On Monday the 13th, I went to the UMN Topology seminar where I saw a talk from Dr. Mike Hill of UCLA. Admittedly I’m completely lost when it comes to most homotopy theory, but I saw “combinatorics” in the abstract and so I went to the talk hoping that I could get something out of it. A fellow UMN grad student Sasha Pevzner introduced me to the “three things” exercise for getting something out of a talk. So here are my three things from this talk:

  1. The “transfer systems” of the cyclic \(p\)-group \(C_{p^n}\) form a lattice which is ismorphic to the Tamari lattice. Lately I have been studying for my upcoming oral preliminary exam, and have been studying posets, in particular the Fundamental Theorem of Finite Distributive latices, so as a note-to-self, I’ll say that the Tamari lattice is not distributive. Here’s how I checked:
     sage: L = posets.TamariLattice(4)
     sage: L.is_distributive()
     False
    

    Thanks, Sage!

  2. A question - “what is a \(G\)-spectrum?” From the context of the talk it seems like the idea is that it should generalize a \(G\)-set, but the (nLab page)[https://ncatlab.org/nlab/show/G-spectrum] on it is a bit tough for me to understand.

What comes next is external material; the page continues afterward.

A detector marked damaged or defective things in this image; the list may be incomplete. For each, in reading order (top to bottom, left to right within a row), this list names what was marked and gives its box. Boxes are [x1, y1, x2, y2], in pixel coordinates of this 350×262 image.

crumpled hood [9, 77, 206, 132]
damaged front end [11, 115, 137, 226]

  3. Another question - “what is known about transfer systems for other groups?” I ended up asking Dr. Hill this question after the talk, and it turns out that not much is known for other groups, partly because their subgroup structure is complex, and the starting point for much of the work was looking at the subgroup lattice.

Dr. Anna Weigandt’s talk (see yesterday’s post) underscored the idea of turning a commutative algebra question into combinatorial question for me. Another main main takeaway for me from this talk is the idea of turning a topological question into combinatorial question.